In the this lab you will add a comparator to give the circuit the ability to decide if a signal is present. A flip-flop will toggle the output between on and off with subsequent transmissions. The relay will be added to allow you to drive a high level load. After the circuit is working you will spend some time fine tuning the various blocks of the circuit for better performance (remember the range contest!). You will also add circuitry to automatically flash the light on and off, or to trigger more than one remote device in sequence or to perform some other function of your design.
You may recall that in the commercial remote control demonstrated in the introductory lab session, pressing the ‘on’ button once made the light go on and stay on, even after we released the button. When we pressed the ‘off’ button it went off and stayed off until the on button was pressed. We will add the same function to our receiver circuit using a device called a ‘flip-flop’. The flip-flop is one of the basic devices in digital logic, and has many uses. It is conceptually quite different from the kind of logic devices we have used so far because it has memory. That means that the output of the flip-flop depends not only on the inputs, but also on the current state of the output. In effect, the current state of the output is ‘fed back’ and used as one of the control inputs. This is contrast to the logic we have used so far, where the output state depended only on the current value of the inputs. This difference is so important that these two kinds of logic are designated by different names; logic with no memory, like the AND,OR, etc., gates we have used so far, is called ‘combinational logic’, while logic with memory, like the flip-flop, is called ‘sequential logic’.
Before adding the on and off function to the receiver, we need to reinsert the comparator into the circuit to determine whether the signal has exceeded the noise so that we can be confident that it is detected. In the new implementation of the comparator, we will add positive feedback to eliminate some of the false triggering that you may have observed in lab 4. If the comparator is triggered more than once each time the transmitter button is pushed, the flip-flop will flip or flop more than once, and the light will not switch on and off alternately as expected.
Pre-lab Preparation:
For reference, the block diagram of the entire remote control is shown again in Figure 1.
Figure 1. Block diagram of remote control.
The comparator (sixth block).
The basic circuit is the same as in Lab 4, but we will make modifications to include positive feedback and to provide the correct logic levels for the flip-flop that follows in block 7.
The comparator circuit used here and shown in Figure 2 is similar to that used in Lab 4, but it is sufficiently different that we will review the operation here. The spec. sheet for the comparator chip is available in APP 6. The function of the comparator circuit is to output a high voltage if the + input voltage is larger than the - input voltage, and a low voltage if the - input voltage is larger than the + input voltage. The operation of the first 5 blocks of the circuit (though the lowpass filter) should give you an output signal that is near zero volts when no transmitted signal is present, and that becomes more negative when a transmitted signal is present. Using this signal as a input to the negative (-) input of the comparator should result in a high output from the comparator when a signal is present and a low signal otherwise, provided that the reference voltage is set properly.
Figure 2. Comparator circuit with LM393 comparator chip and positive feedback (adjustable using R).
Remember that the output is open collector, so that a resistor (the 4.7 kW resistor) is used to pull the output up to the high logic level voltage (which in this case is ground, or 0 V). Therefore the comparator circuit here has possible outputs of 0V and -12V. The 50 kW potentiometer provides the reference voltage to set the detection threshold.

**Material provided**
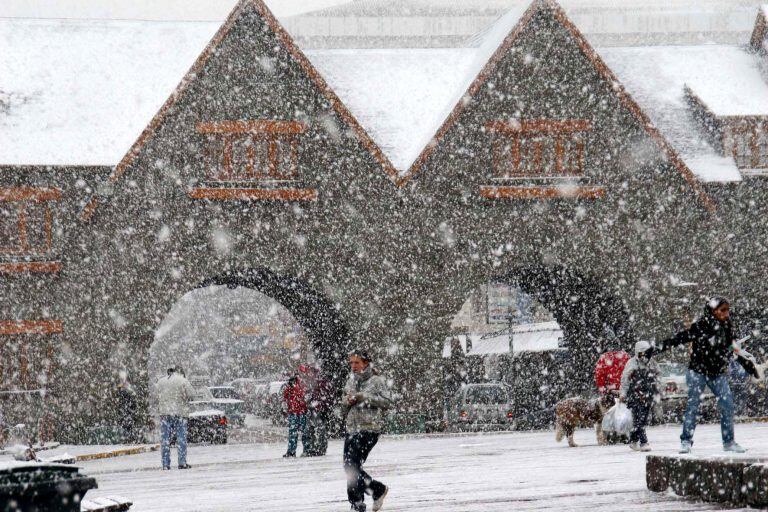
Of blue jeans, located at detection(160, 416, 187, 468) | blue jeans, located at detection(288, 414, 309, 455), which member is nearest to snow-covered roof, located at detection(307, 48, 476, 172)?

**What is asked**
- 1) In the remote-control lab handout, what name is given to logic that has memory, such as the flip-flop?
- 2) Carry on the remote-control lab handout, starting after its final sentence.

**Responses to the exercise**
- 1) Sequential logic.

- 2)
The feedback resistor, R, is the major addition to this version of the circuit. It provides the positive feedback discussed in the introduction. The positive feedback gives the circuit hysteresis, meaning that the input voltage level required to turn the circuit off is not the same as that required to turn it on. The reason this is helpful is that the input voltage, Vin, contains not only the desired signal and a dc noise component, but an ac, relatively high frequency, noise component. The purpose of the comparator itself is to set the detection threshold so that the dc component of the noise is ignored. The problem is that as the signal approaches the detection threshold, the high frequency component of the noise may cause the input voltage to move above and below the threshold many times as it (relatively slowly) crosses the detection threshold. The consequence of this is that the comparator will output an unknown number of pulses, meaning that next block of the circuit will be sent an unpredictable number of pulses, leading to an unpredictable switching response in the flip-flop. However, with hysteresis, once the circuit is triggered by the input voltage, the reference voltage is changed by the feedback resistor so that switching it back to the other state takes a larger change in the input, and the circuit is relatively unaffected by small amounts of noise.
In the lab: Build the comparator circuit. A reasonable values for R range from 100kW to a few MW. Adjust the potentiometer so that the comparator is switched by the transmitted signal but not the noise. The function of R is to prevent spurious switching of the comparator by noise at the input as discussed above. If R is too large, you may see unwanted switching; if R is too small, it will reduce the sensitivity of your circuit. (In the case of a resistance that is much too small, it will prevent operation completely.) You may have to try several different values for R. You should also revisit this question as you tune your circuit for maximum range after it is completed.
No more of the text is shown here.